» TASKS TO CARRY OUT:
1 – In the SMMU IOTLB patch discussion, which page sizes can a single IOTLB entry currently correspond to?
2 – Reproduce the SMMU IOTLB patch discussion word for word, starting at "On 6/26/20 3:53" and ending at "address and size).".
3 – Carry on the SMMU IOTLB patch discussion from the point where it stops.

» DOCUMENT:
......

On 6/26/20 3:53 PM, Auger Eric wrote:
> Hi Peter,
> 
> On 6/25/20 5:30 PM, Peter Maydell wrote:
>> On Thu, 11 Jun 2020 at 17:16, Eric Auger <eric.auger@redhat.com> wrote:
>>>
>>> At the moment each entry in the IOTLB corresponds to a page sized
>>> mapping (4K, 16K or 64K), even if the page belongs to a mapped
>>> block. In case of block mapping this unefficiently consume IOTLB
>>> entries.
>>>
>>> Change the value of the entry so that it reflects the actual
>>> mapping it belongs to (block or page start address and size).
>>>
>>> Also the level/tg of the entry is encoded in the key. In subsequent
>>> patches we will enable range invalidation. This latter is able
>>> to provide the level/tg of the entry.
>>>
>>> Signed-off-by: Eric Auger <eric.auger@redhat.com>
>>
>>
>>> -uint64_t smmu_get_iotlb_key(uint16_t asid, uint64_t iova)
>>> +uint64_t smmu_get_iotlb_key(uint16_t asid, uint64_t iova,
>>> +                            uint8_t tg, uint8_t level)
>>>  {
>>> -    return iova >> 12 | (uint64_t)(asid) << SMMU_IOTLB_ASID_SHIFT;
>>> +    return iova >> 12 | (uint64_t)(asid) << SMMU_IOTLB_ASID_SHIFT |
>>> +           (uint64_t)(level) << SMMU_IOTLB_LEVEL_SHIFT |
>>> +           (uint64_t)(tg) << SMMU_IOTLB_TG_SHIFT;
>>>  }
>>
>>>  SMMUTLBEntry *smmu_iotlb_lookup(SMMUState *bs, SMMUTransCfg *cfg,
>>> -                                 hwaddr iova)

......

» EXCERPTED RECORDS:
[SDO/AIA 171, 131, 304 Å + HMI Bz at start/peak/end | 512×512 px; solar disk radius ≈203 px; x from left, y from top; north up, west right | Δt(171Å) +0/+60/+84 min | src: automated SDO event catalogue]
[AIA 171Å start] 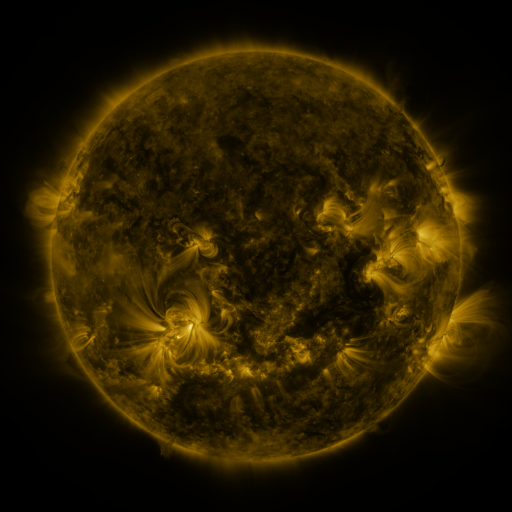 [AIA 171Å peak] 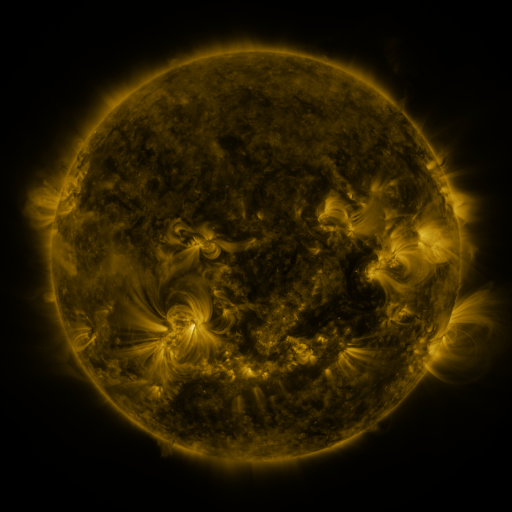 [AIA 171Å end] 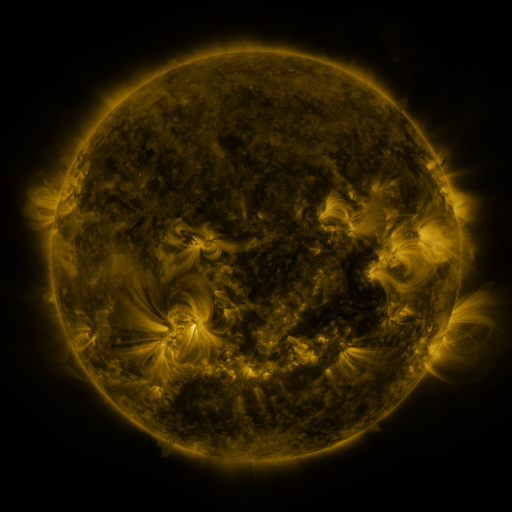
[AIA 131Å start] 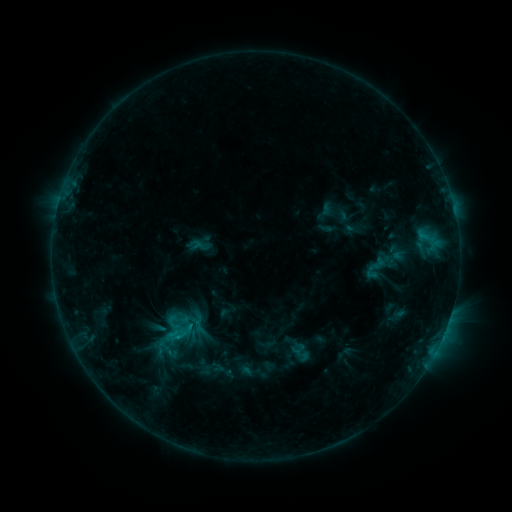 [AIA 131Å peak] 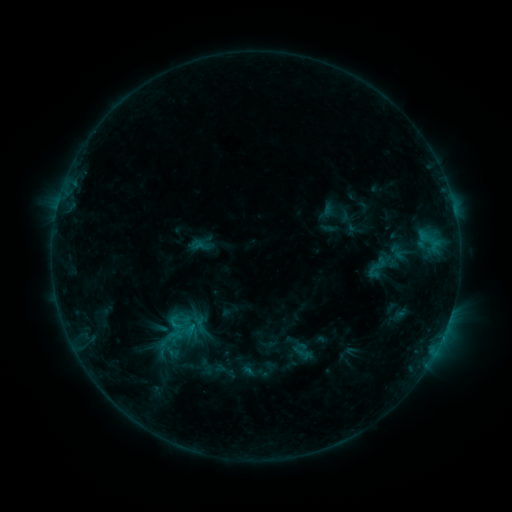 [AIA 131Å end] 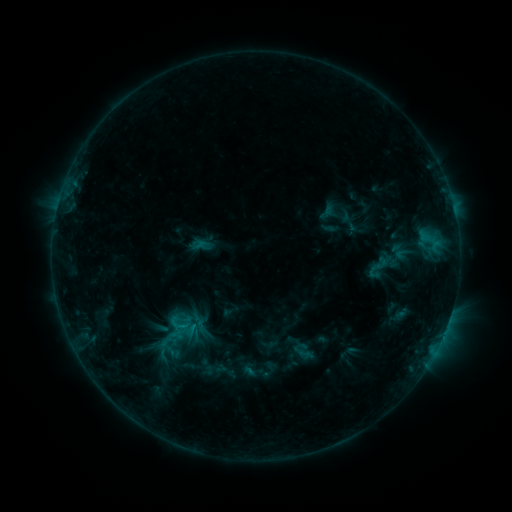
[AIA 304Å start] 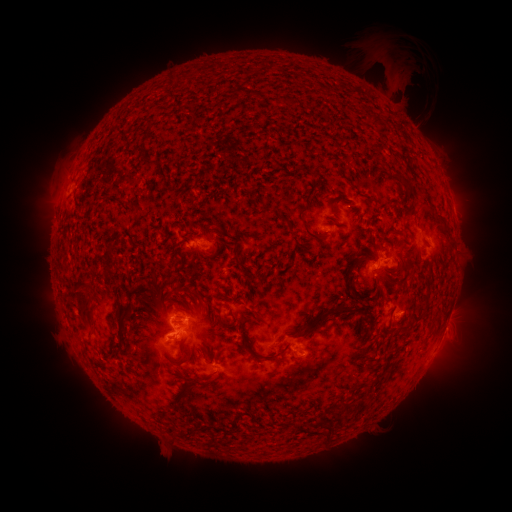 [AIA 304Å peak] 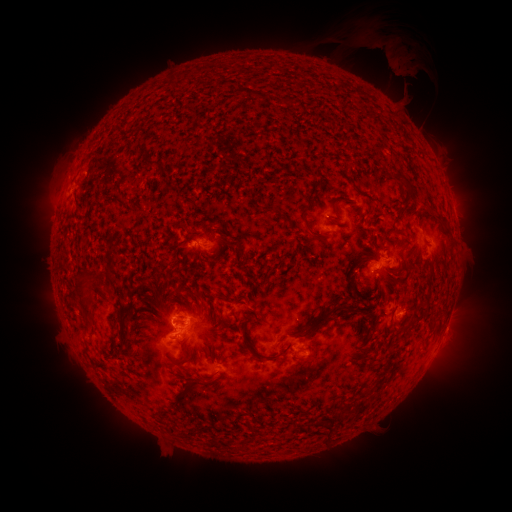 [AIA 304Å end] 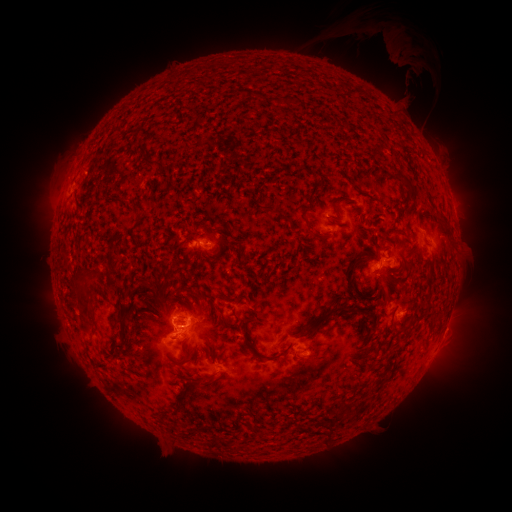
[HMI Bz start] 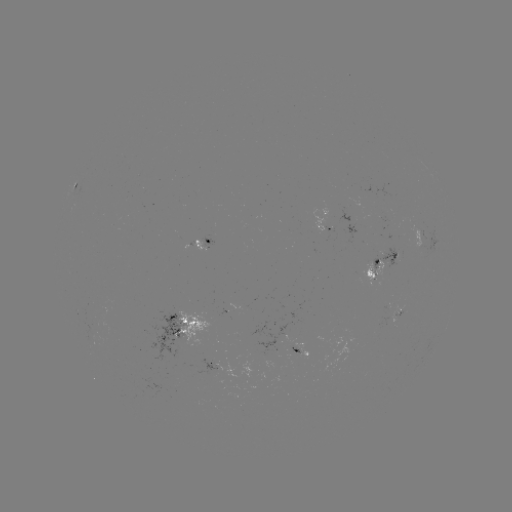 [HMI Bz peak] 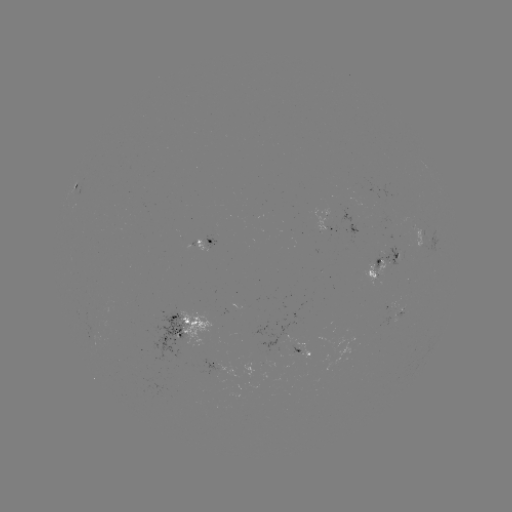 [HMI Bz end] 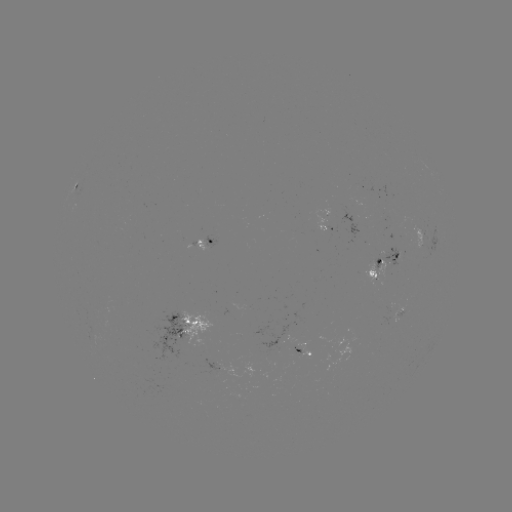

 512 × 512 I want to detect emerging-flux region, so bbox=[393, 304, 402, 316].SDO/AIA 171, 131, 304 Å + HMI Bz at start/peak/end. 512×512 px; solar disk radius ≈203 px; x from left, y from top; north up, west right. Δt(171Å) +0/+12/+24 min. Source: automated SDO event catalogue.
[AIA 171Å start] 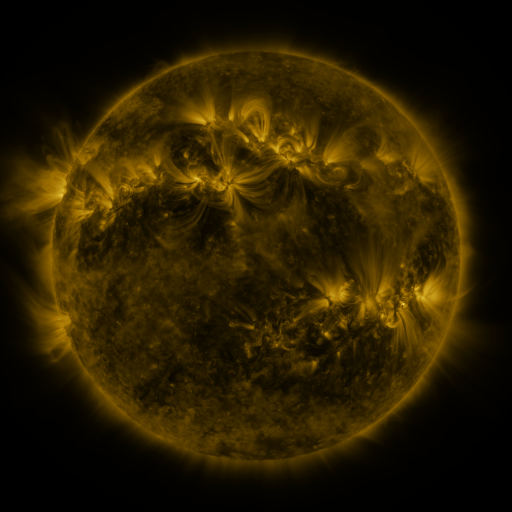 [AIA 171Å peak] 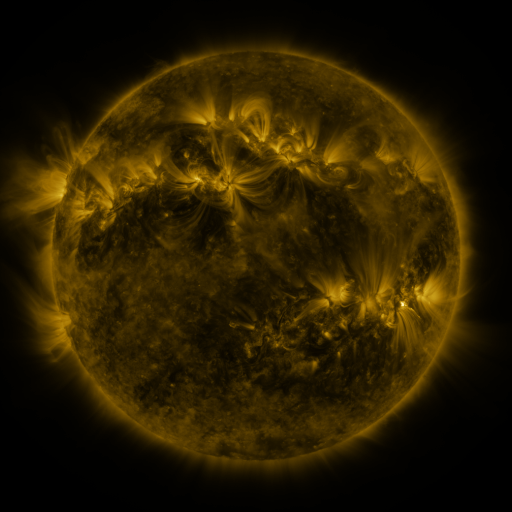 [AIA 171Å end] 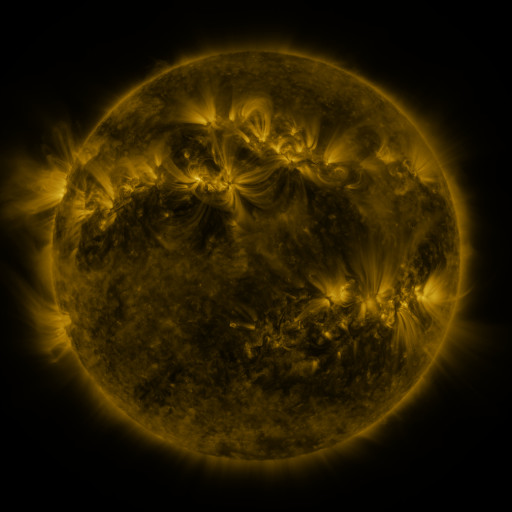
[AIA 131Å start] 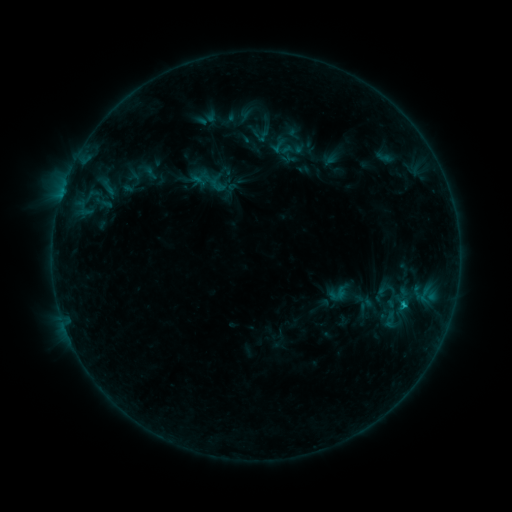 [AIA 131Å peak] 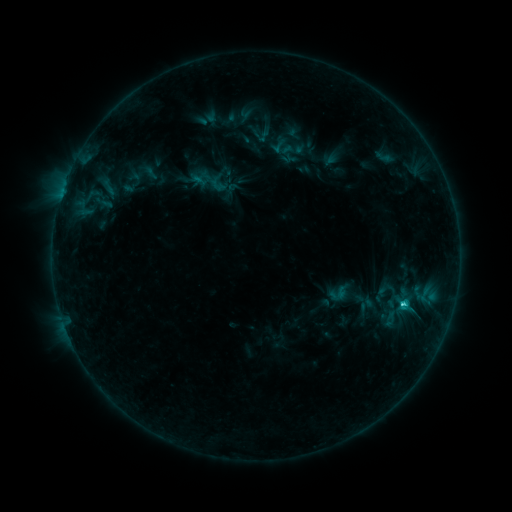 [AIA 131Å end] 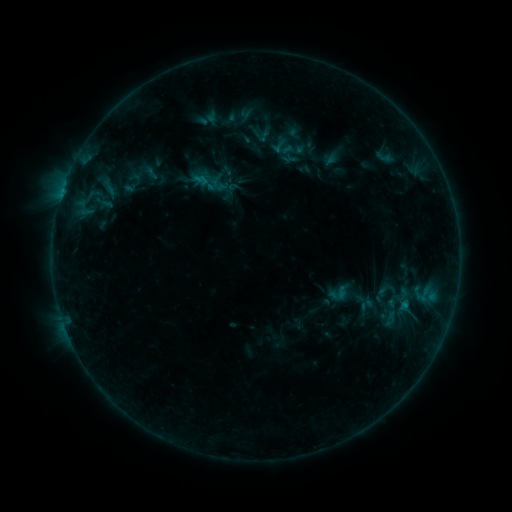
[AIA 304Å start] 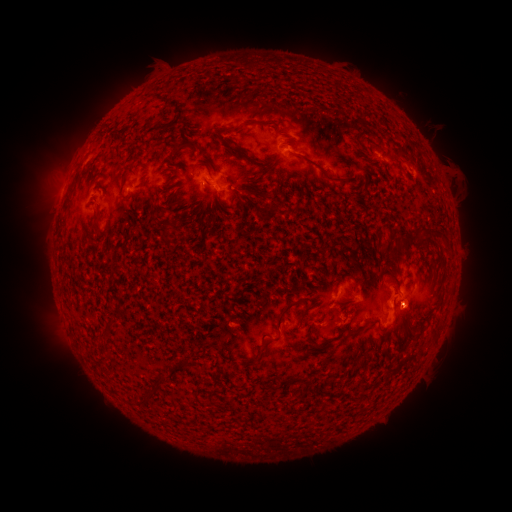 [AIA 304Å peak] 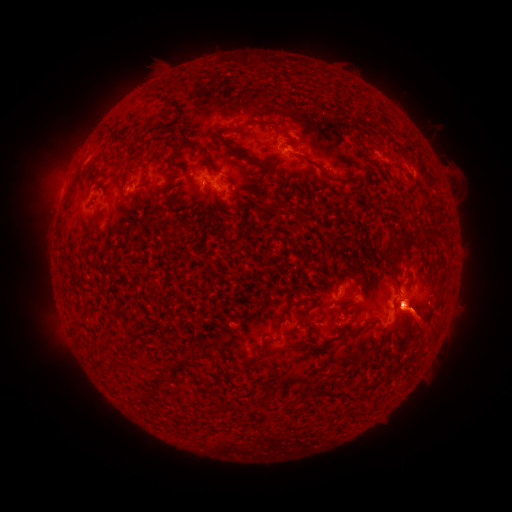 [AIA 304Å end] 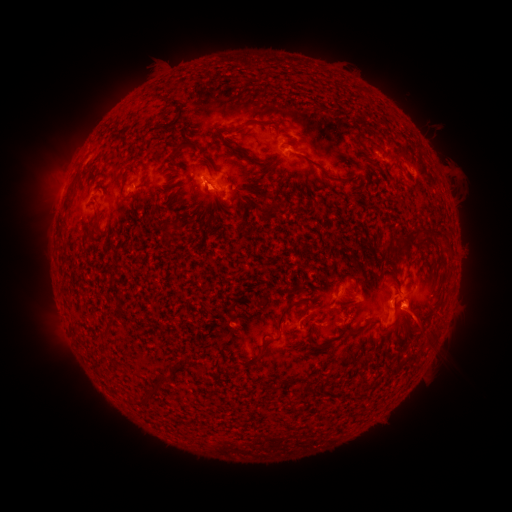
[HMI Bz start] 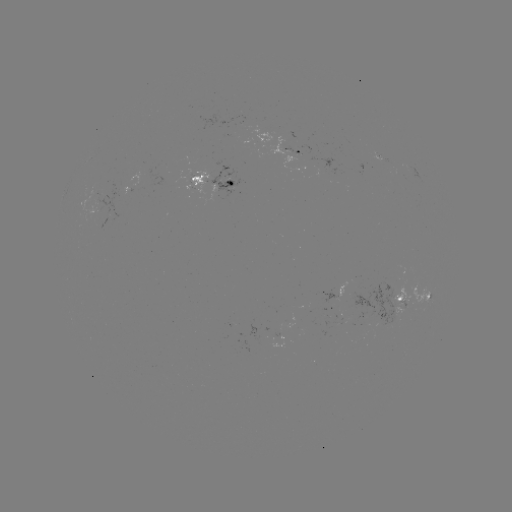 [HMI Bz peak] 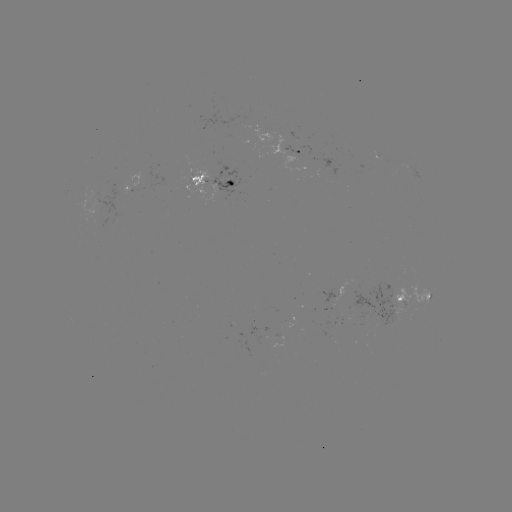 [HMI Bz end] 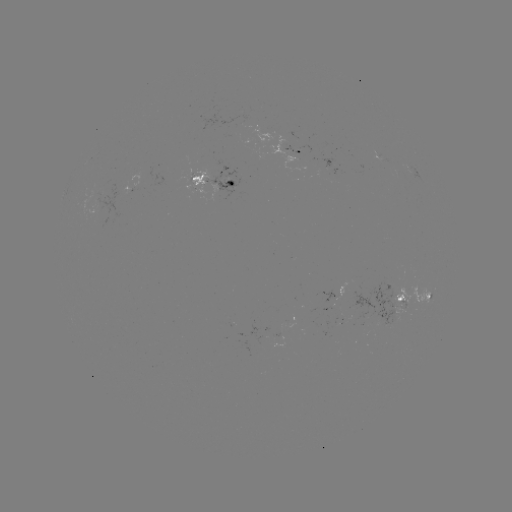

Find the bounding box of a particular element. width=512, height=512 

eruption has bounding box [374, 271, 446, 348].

......

» TASK RESULTS:
1 – 4K, 16K or 64K.

2 –
On 6/26/20 3:53 PM, Auger Eric wrote:
> Hi Peter,
> 
> On 6/25/20 5:30 PM, Peter Maydell wrote:
>> On Thu, 11 Jun 2020 at 17:16, Eric Auger <eric.auger@redhat.com> wrote:
>>>
>>> At the moment each entry in the IOTLB corresponds to a page sized
>>> mapping (4K, 16K or 64K), even if the page belongs to a mapped
>>> block. In case of block mapping this unefficiently consume IOTLB
>>> entries.
>>>
>>> Change the value of the entry so that it reflects the actual
>>> mapping it belongs to (block or page start address and size).

3 –
>>> +                                SMMUTransTableInfo *tt, hwaddr iova)
>>>  {
>>> -    uint64_t key = smmu_get_iotlb_key(cfg->asid, iova);
>>> -    SMMUTLBEntry *entry = g_hash_table_lookup(bs->iotlb, &key);
>>> +    uint8_t tg = (tt->granule_sz - 10) / 2;
>>> +    int level = tt->starting_level;
>>> +    SMMUTLBEntry *entry = NULL;
>>> +
>>> +    while (level <= 3) {
>>> +        uint64_t subpage_size = 1ULL << level_shift(level, tt->granule_sz);
>>> +        uint64_t mask = subpage_size - 1;
>>> +        uint64_t key;
>>> +
>>> +        key = smmu_get_iotlb_key(cfg->asid, iova & ~mask, tg, level);
>>> +        entry = g_hash_table_lookup(bs->iotlb, &key);
>>> +        if (entry) {
>>> +            break;
>>> +        }
>>> +        level++;
>>
>> Rather than looping around doing multiple hash table lookups like
>> this, why not just avoid including the tg and level in the
>> key equality test?
>>
>> If I understand the range-based-invalidation feature correctly,
>> the only time we care about the TG/LVL is if we're processing
>> an invalidate-range command that specifies them. But in that
>> case there should never be multiple entries in the bs->iotlb
>> with the same iova, so we can just check whether the entry
>> matches the requested TG/LVL once we've pulled it out of the
>> hash table. (Or we could architecturally validly just blow
>> it away regardless of requested TG/LVL -- they are only hints,
>> not required-to-match.)
> 
> This change could have been done independently on the RIL feature. As we
> now put block entries in the IOTLB , when we look for an iova
> translation, the IOVA can be mapped using different block sizes or using
> page entries. So we start looking at blocks of the bigger size (entry
> level) downto the page, for instance 4TB/512MB/64KB. We cannot know
> which block and size the address belongs to. I do not know if we can
> make any hypothesis on whether the driver is forbidden to invalidate an
> address that is not the starting address of an initial mapping.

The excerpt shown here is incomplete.